Banque du Canada: la grande surprise chez les économistes

Même son de cloche à Québec , où Clément Gignac, vice-président principal et économiste en chef de l’Industrielle Alliance, avoue également avoir été surpris par cette annonce.

« Ce serait prétentieux de dire que nous l’avions vu venir puisque aucun économiste dans les sondages ne l’avait prévu. Ça témoigne d’un niveau de nervosité important à Ottawa avec, notamment, le report du budget de deux mois annoncé la semaine prochaine. C’est donc plus compliqué que prévu d’équilibrer le budget.»

Cette baisse du taux directeur est liée de façon inhérente à la baisse importante des prix du pétrole des six derniers mois. Alors que le pétrole représente 20 % des exportations du Canada, la Banque aurait voulu prendre une « police d’assurance » contre une récession au pays, bien qu’un tel ralentissement soit «presque inévitable en Alberta», selon Clément Gignac.
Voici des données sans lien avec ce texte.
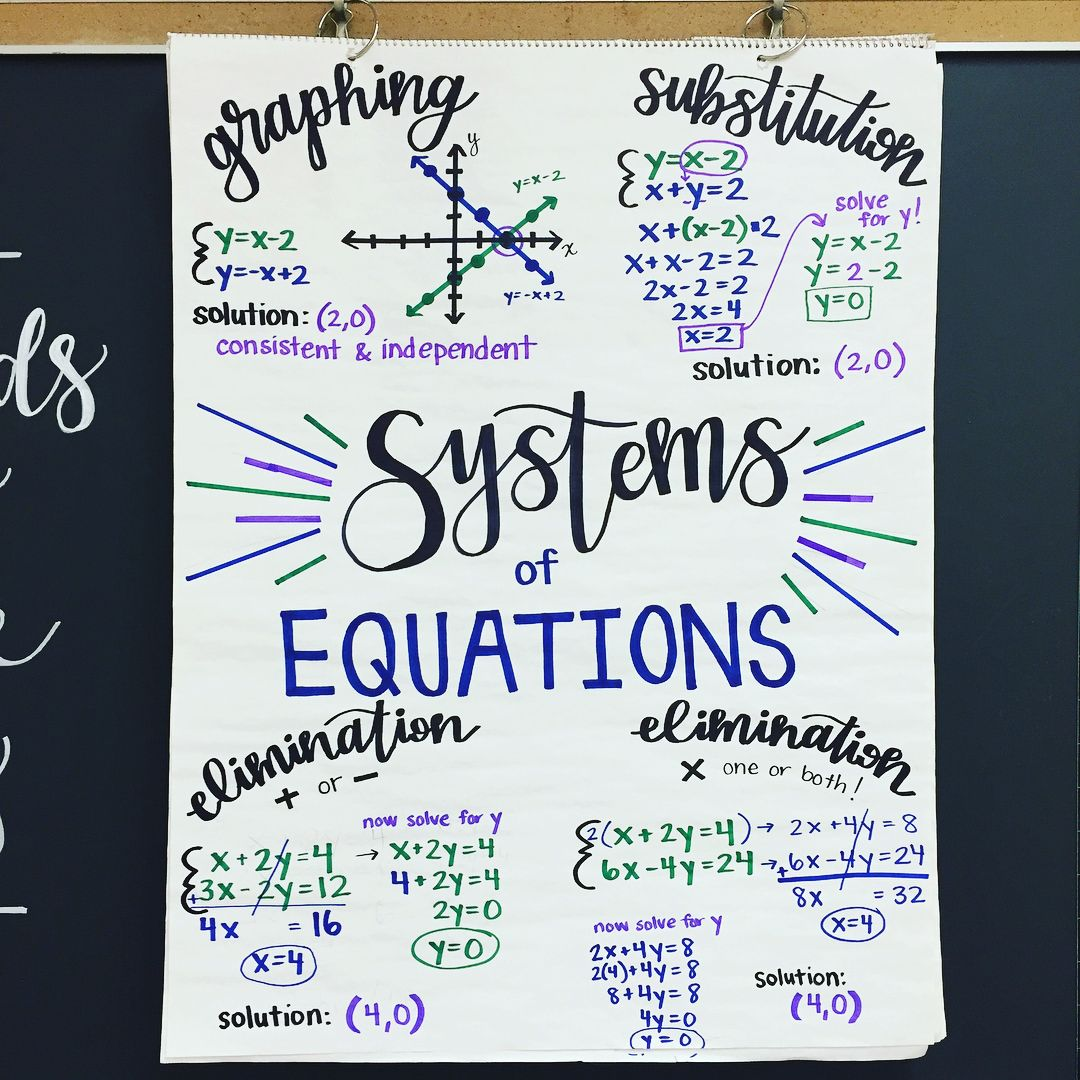 Algebra Anchor Chart For Systems Of Equations Anchorchart Plus Swipe To See My Quizlet Quizletlive Student School Algebra Teaching Algebra Math Charts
Une autre baisse des taux n’est pas pour l’instant exclue par la Banque du Canada qui estime que le prix du baril de pétrole devrait remonter autour des 60 $ cette année alors qu’il varie actuellement entre 45 et 50 $.

« La Banque n’a pas exclu qu’on ait une deuxième baisse à la prochaine rencontre, mais après il ne lui restera pas beaucoup de marge de manœuvre et on devrait revenir au statut quo, note Benoit Durocher. Nous prévoyons actuellement une hausse des taux directeurs dans le coin de la mi-année 2016.»

Changement de régime pétrolier (la suite en page 2)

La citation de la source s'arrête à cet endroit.